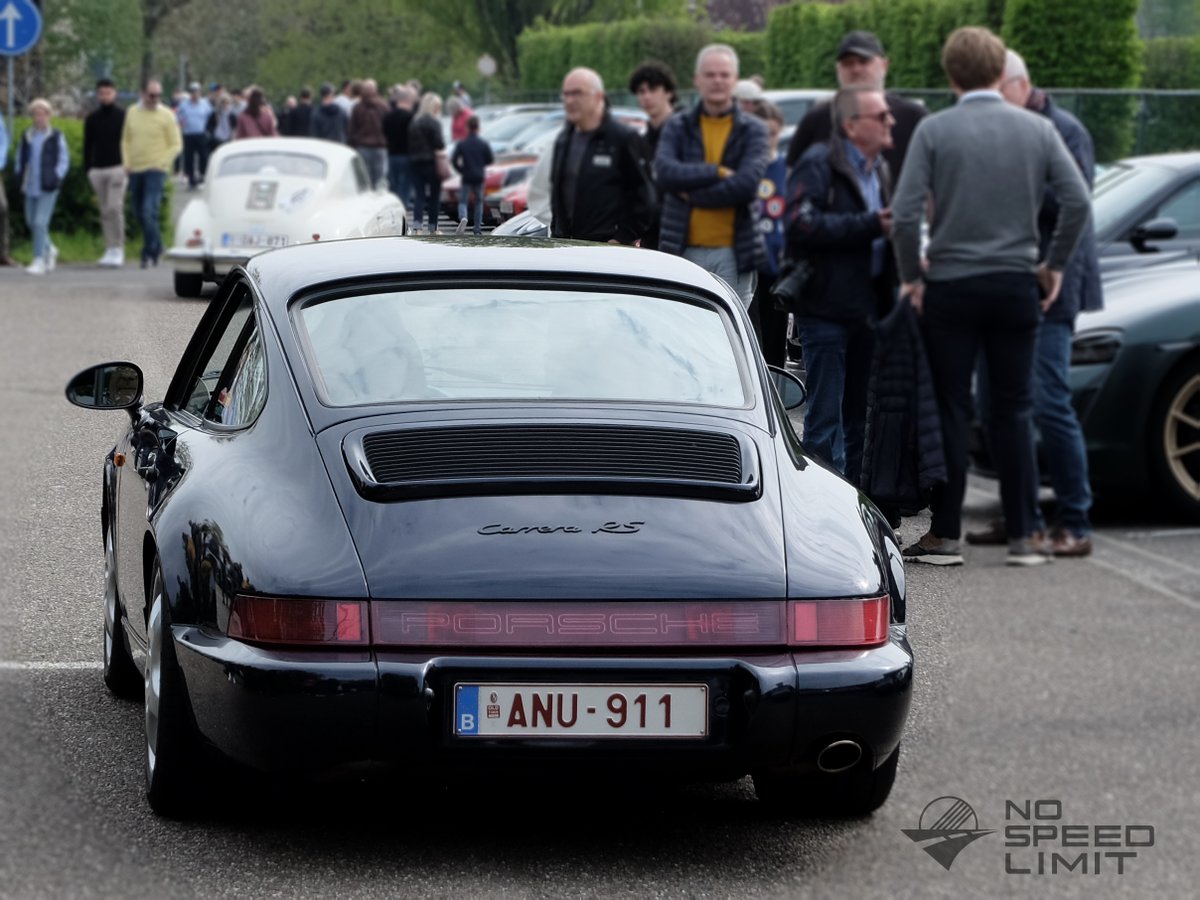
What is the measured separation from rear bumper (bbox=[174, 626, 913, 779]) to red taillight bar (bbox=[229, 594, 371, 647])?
0.10 feet

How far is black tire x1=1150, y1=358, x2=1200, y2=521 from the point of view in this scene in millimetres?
9211

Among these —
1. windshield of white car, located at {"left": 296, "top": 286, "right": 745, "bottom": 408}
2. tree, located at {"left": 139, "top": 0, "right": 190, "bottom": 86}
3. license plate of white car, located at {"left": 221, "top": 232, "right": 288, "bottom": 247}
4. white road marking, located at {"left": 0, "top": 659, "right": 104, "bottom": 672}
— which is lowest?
tree, located at {"left": 139, "top": 0, "right": 190, "bottom": 86}

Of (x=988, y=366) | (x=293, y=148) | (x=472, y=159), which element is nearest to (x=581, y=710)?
(x=988, y=366)

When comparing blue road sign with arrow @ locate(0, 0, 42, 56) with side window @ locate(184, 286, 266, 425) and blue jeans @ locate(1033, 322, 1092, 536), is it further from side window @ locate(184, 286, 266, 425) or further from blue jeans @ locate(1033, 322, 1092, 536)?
side window @ locate(184, 286, 266, 425)

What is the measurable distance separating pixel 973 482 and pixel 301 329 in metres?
4.48

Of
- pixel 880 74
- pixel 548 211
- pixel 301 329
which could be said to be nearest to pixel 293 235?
pixel 548 211

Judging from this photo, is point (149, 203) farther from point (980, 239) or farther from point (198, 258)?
point (980, 239)

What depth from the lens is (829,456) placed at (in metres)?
8.38

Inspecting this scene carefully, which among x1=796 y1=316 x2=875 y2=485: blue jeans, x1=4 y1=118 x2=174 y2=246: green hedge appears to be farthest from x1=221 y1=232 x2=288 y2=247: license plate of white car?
x1=796 y1=316 x2=875 y2=485: blue jeans

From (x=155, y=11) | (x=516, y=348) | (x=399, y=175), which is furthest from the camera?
(x=155, y=11)

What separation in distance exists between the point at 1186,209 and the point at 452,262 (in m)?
8.09

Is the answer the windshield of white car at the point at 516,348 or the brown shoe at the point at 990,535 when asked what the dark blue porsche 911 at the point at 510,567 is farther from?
the brown shoe at the point at 990,535

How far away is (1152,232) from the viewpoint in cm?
1240

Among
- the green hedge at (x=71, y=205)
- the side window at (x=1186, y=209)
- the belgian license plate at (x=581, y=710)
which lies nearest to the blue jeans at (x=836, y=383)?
the belgian license plate at (x=581, y=710)
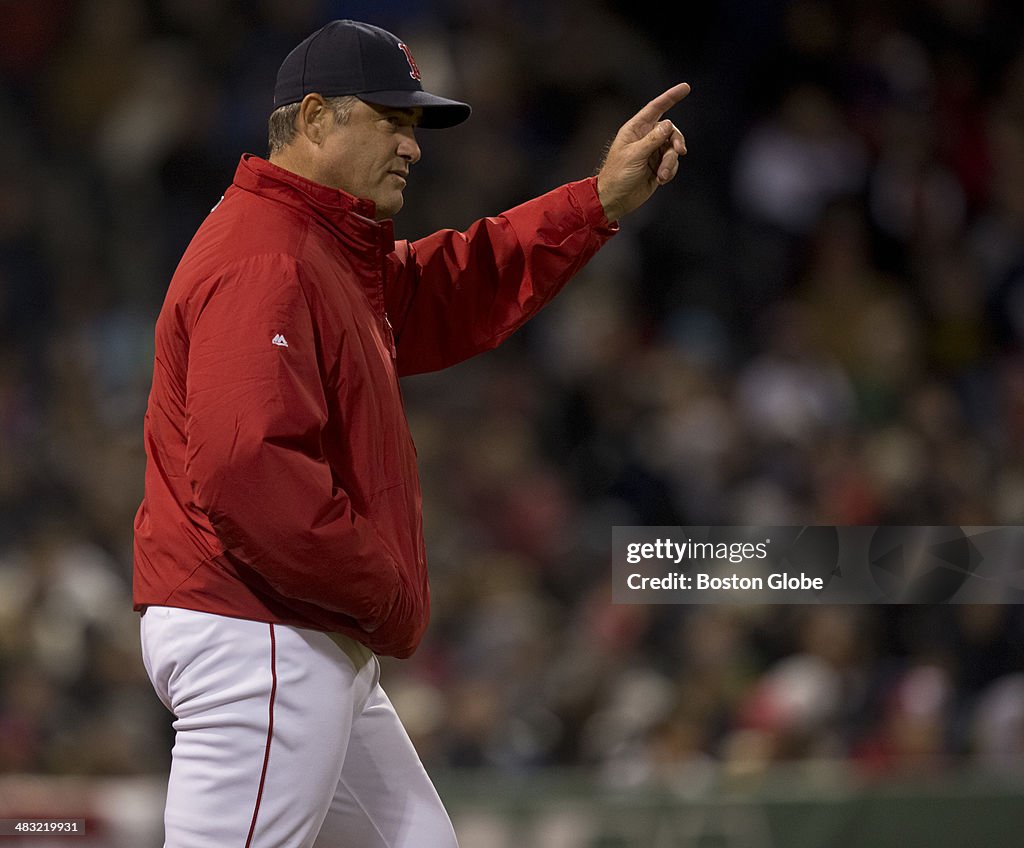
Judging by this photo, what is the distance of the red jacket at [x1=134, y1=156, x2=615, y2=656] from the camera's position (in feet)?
7.32

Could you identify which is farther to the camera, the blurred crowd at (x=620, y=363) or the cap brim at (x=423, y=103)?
the blurred crowd at (x=620, y=363)

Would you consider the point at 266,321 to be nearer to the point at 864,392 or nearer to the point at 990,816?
the point at 990,816

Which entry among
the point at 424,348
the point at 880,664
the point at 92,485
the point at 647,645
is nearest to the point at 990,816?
the point at 880,664

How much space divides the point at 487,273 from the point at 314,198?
0.54 m

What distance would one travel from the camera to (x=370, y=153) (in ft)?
8.42

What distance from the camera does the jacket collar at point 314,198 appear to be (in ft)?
8.20

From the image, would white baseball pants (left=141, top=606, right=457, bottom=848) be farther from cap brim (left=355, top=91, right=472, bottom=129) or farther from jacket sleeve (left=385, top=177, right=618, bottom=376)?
cap brim (left=355, top=91, right=472, bottom=129)

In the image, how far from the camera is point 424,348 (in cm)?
296

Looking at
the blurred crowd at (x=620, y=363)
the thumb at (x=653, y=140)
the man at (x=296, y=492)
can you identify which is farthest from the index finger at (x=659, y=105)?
the blurred crowd at (x=620, y=363)

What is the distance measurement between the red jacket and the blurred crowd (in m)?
2.90

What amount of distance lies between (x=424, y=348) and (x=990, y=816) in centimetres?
294

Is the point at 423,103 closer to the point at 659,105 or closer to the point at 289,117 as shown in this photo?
the point at 289,117

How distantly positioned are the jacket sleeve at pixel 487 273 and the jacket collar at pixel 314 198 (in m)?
0.33

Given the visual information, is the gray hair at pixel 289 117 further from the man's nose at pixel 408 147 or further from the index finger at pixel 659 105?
the index finger at pixel 659 105
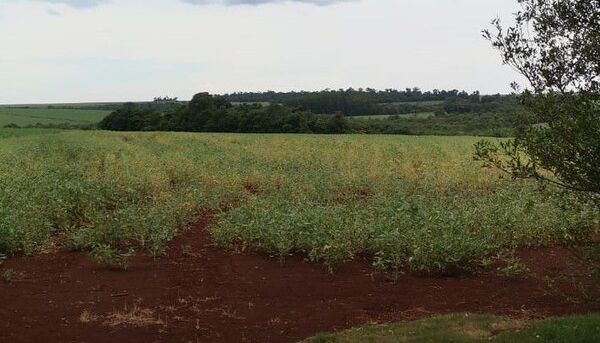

§ Stated task
Please output everything from the line containing "What distance would" down to the end of the data as a Markdown table with the columns Row and Line, numbering each line and skipping blank lines. Leave the pictures out.

§ Exercise output
| Row | Line |
|---|---|
| 1 | What distance would one travel from the camera to (x=370, y=153) (in ft)? |
| 2 | 8.42 |
| 3 | What distance from the camera does the jacket collar at point 314,198 appear to be (in ft)? |
| 4 | 8.20 |
| 5 | From the image, would white baseball pants (left=141, top=606, right=457, bottom=848) be farther from cap brim (left=355, top=91, right=472, bottom=129) or farther from jacket sleeve (left=385, top=177, right=618, bottom=376)? |
| 6 | cap brim (left=355, top=91, right=472, bottom=129) |
| 7 | In the image, how far from the camera is point 424,348 (in cm)? |
| 8 | 296 |
| 9 | Looking at |
| 10 | the blurred crowd at (x=620, y=363) |
| 11 | the thumb at (x=653, y=140) |
| 12 | the man at (x=296, y=492) |
| 13 | can you identify which is farthest from the index finger at (x=659, y=105)? |
| 14 | the blurred crowd at (x=620, y=363) |
| 15 | What is the distance measurement between the red jacket and the blurred crowd (in m)? |
| 16 | 2.90 |
| 17 | What amount of distance lies between (x=424, y=348) and (x=990, y=816) in centimetres? |
| 18 | 294 |
| 19 | Is the point at 423,103 closer to the point at 659,105 or closer to the point at 289,117 as shown in this photo? |
| 20 | the point at 289,117 |
| 21 | How distantly positioned are the jacket sleeve at pixel 487 273 and the jacket collar at pixel 314 198 (in m)? |
| 22 | 0.33 |
| 23 | Given the visual information, is the gray hair at pixel 289 117 further from the man's nose at pixel 408 147 or further from the index finger at pixel 659 105? |
| 24 | the index finger at pixel 659 105 |